Chapter 13 - DNA and Protein Synthesis Flashcards
I get that this is the first part of the first part of unit 6, but I don't feel like dealing with that presently
Go from smol to big - genome, nucleosome, chromosome, histone, gene, base pair, DNA
Genome is all genetic info
Genome is made of chromosomes are made up of nucleosomes are made of DNA around histones, DNA has genes in its segments and contains base pairs
Why did the scientists think proteins could be responsible for heredity?

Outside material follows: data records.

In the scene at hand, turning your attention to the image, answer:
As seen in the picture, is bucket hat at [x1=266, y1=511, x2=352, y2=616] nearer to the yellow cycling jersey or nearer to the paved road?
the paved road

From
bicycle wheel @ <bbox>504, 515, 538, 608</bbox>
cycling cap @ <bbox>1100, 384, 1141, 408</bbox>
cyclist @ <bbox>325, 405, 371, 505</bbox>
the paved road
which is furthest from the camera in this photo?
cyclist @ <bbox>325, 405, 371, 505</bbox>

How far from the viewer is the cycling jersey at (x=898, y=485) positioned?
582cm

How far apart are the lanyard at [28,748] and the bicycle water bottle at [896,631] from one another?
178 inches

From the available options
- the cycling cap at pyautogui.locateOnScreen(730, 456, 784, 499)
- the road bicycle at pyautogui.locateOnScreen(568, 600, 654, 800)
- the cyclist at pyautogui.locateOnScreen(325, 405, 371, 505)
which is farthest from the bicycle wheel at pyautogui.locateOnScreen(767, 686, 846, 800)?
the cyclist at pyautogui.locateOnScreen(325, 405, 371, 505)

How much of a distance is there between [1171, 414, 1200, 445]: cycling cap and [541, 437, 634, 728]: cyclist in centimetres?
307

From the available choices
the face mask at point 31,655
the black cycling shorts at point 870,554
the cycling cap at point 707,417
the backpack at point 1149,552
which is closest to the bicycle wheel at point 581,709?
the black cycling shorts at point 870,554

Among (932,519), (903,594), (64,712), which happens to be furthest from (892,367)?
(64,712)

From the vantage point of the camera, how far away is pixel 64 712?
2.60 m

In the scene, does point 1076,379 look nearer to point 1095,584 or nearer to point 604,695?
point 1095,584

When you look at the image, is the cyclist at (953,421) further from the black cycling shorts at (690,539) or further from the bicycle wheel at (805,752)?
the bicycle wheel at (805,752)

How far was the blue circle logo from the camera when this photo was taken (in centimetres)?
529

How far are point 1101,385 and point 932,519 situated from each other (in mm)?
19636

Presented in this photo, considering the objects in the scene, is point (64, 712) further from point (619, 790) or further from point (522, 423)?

Have great heterogeneity (diverse) and specificity of function
Also they didn’t know ship about nucleic acids
What is transformation according to Griffith?
Change in geno and pheno due to assimilation of external DNA by a cell
How did Griffith’s experiment prove there’s genetic material in living organisms?
He stuck some S bacteria into a rat with R bacteria and the R bacteria became S bacteria and he tried again with dead S bacteria and it was the same story so there was an inheritable thing that could be picked up
What is a bacteriophage?
Bacteria eating/infecting virus
How did Hershey and Chase label viral DNA protein in their experiment?
Radioactive isotope of sulfur to tag protein, radioactive isotope of phosphorus to tag DNA (bc chons chonp) so they could see what was being tracked and where it was
What were Hershey and Chase trying to find out in their experiment?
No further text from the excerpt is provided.